Chemical Heterogeneity of the Living Human Brain: A Proton MR Spectroscopy Study on the Effects of Sex, Age, and Brain Region

Brain chemistry was compared between 19 male and female normal volunteers in the age group 19-31 years, across six brain regions and nine metabolites using in vivo proton magnetic resonance spectroscopy. The relative concentrations of N-acetyl aspartate, choline, glutamate, glutamine, GABA, inositol, glucose, and lactate were measured relative to creatine within 8-cm(3) brain voxels. These measurements were performed in six brain regions: thalamus and cingulate, insula, sensorimotor, dorsolateral prefrontal, and orbital frontal cortices in the left hemisphere. Total metabolite concentration was highest in prefrontal regions (28% higher in orbital frontal cortex and 18.7% higher in dorsolateral prefrontal cortex compared with insula and thalamus, P < 10(-7)).
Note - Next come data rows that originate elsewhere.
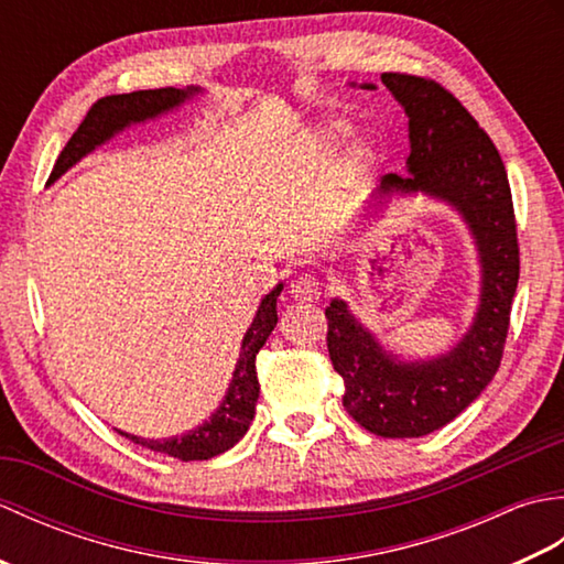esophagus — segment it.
<instances>
[{
    "label": "esophagus",
    "instance_id": "esophagus-1",
    "mask_svg": "<svg viewBox=\"0 0 564 564\" xmlns=\"http://www.w3.org/2000/svg\"><path fill=\"white\" fill-rule=\"evenodd\" d=\"M322 295V283L317 275L313 273H303L291 283V297L293 301H303V303H313Z\"/></svg>",
    "mask_w": 564,
    "mask_h": 564
}]
</instances>
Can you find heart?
<instances>
[{
    "instance_id": "b5f03b06",
    "label": "heart",
    "mask_w": 564,
    "mask_h": 564,
    "mask_svg": "<svg viewBox=\"0 0 564 564\" xmlns=\"http://www.w3.org/2000/svg\"><path fill=\"white\" fill-rule=\"evenodd\" d=\"M341 133H346V123H341V121H334V123H329L325 130H322V133L310 142V158L313 160H317L319 154H322V150H325L329 142H334L337 140ZM373 148L368 145V142H356V145L351 148V152L346 154V160H344V164L339 166L337 170V178H339V184L341 186H346V184H354L358 176H361L368 166H370V162H373Z\"/></svg>"
}]
</instances>
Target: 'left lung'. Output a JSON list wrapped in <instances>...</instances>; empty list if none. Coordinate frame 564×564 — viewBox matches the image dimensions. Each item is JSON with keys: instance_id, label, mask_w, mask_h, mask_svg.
Returning <instances> with one entry per match:
<instances>
[{"instance_id": "obj_1", "label": "left lung", "mask_w": 564, "mask_h": 564, "mask_svg": "<svg viewBox=\"0 0 564 564\" xmlns=\"http://www.w3.org/2000/svg\"><path fill=\"white\" fill-rule=\"evenodd\" d=\"M380 79L410 118V174L382 176L380 203L419 191L446 200L470 227L482 267L470 329L448 354L429 361L406 364L382 349L339 297L325 310L327 349L344 378L346 412L376 436L419 438L453 422L497 373L519 285V237L505 162L465 106L434 79L402 72Z\"/></svg>"}]
</instances>
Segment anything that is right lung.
I'll list each match as a JSON object with an SVG mask.
<instances>
[{"label": "right lung", "instance_id": "right-lung-1", "mask_svg": "<svg viewBox=\"0 0 564 564\" xmlns=\"http://www.w3.org/2000/svg\"><path fill=\"white\" fill-rule=\"evenodd\" d=\"M194 94H200V87L142 89L99 99L87 111V116H84V121L75 130V135L67 140L63 152H59L47 182H55V178L63 176L72 164L87 158L94 148L104 145L106 140L121 133L123 128L150 121V118H158L166 111H172L186 99L194 97ZM281 291L283 283L275 285V289L261 301L257 317L251 322V327L247 329L242 339V351H239V361L235 366L230 388H227L225 400L220 402L218 410L213 412L208 422H203L198 429L188 431L184 436H172L162 441L140 438L133 434H126V431H118V434L133 443H140L142 448L164 453L170 455V458H178L184 463L208 460L213 455H220L227 448H232L235 443L247 434L251 419H254V406L259 400L257 354L261 346L267 344L275 322H279V315H275V297L281 295Z\"/></svg>", "mask_w": 564, "mask_h": 564}]
</instances>
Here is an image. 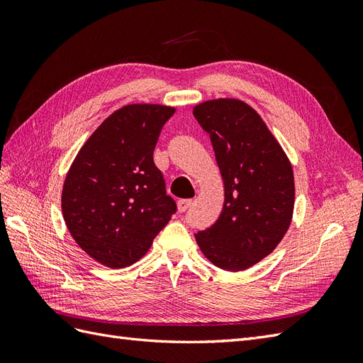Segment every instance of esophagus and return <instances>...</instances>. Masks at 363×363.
<instances>
[{
  "instance_id": "esophagus-1",
  "label": "esophagus",
  "mask_w": 363,
  "mask_h": 363,
  "mask_svg": "<svg viewBox=\"0 0 363 363\" xmlns=\"http://www.w3.org/2000/svg\"><path fill=\"white\" fill-rule=\"evenodd\" d=\"M191 206H192V200H179V201H177V208H179L180 213L188 211V208H189Z\"/></svg>"
}]
</instances>
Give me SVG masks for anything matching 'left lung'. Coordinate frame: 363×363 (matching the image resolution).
<instances>
[{"instance_id":"8db88e82","label":"left lung","mask_w":363,"mask_h":363,"mask_svg":"<svg viewBox=\"0 0 363 363\" xmlns=\"http://www.w3.org/2000/svg\"><path fill=\"white\" fill-rule=\"evenodd\" d=\"M194 116L211 135L224 183L216 223L195 233L203 255L225 271H244L276 250L292 223V164L265 121L247 103L218 98Z\"/></svg>"}]
</instances>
Subjects 25-31 years of age demonstrated a significant increase in total metabolite concentration in the orbital frontal cortex (35%, P < 10(-7)) and sensorimotor cortex (16.7%, P < 10(-5)) compared to those 19-20 years of age. These two brain regions also showed gender dependence, with women demonstrating increased metabolite concentrations compared to men (9% increase in sensorimotor cortex, P < 0.002, and 2.1% in orbital frontal cortex). Most other brain regions showed no gender- or age-dependent differences. The results indicate that the living human brain is chemically heterogeneous. The chemical heterogeneity is sex and age dependent and specific for brain region.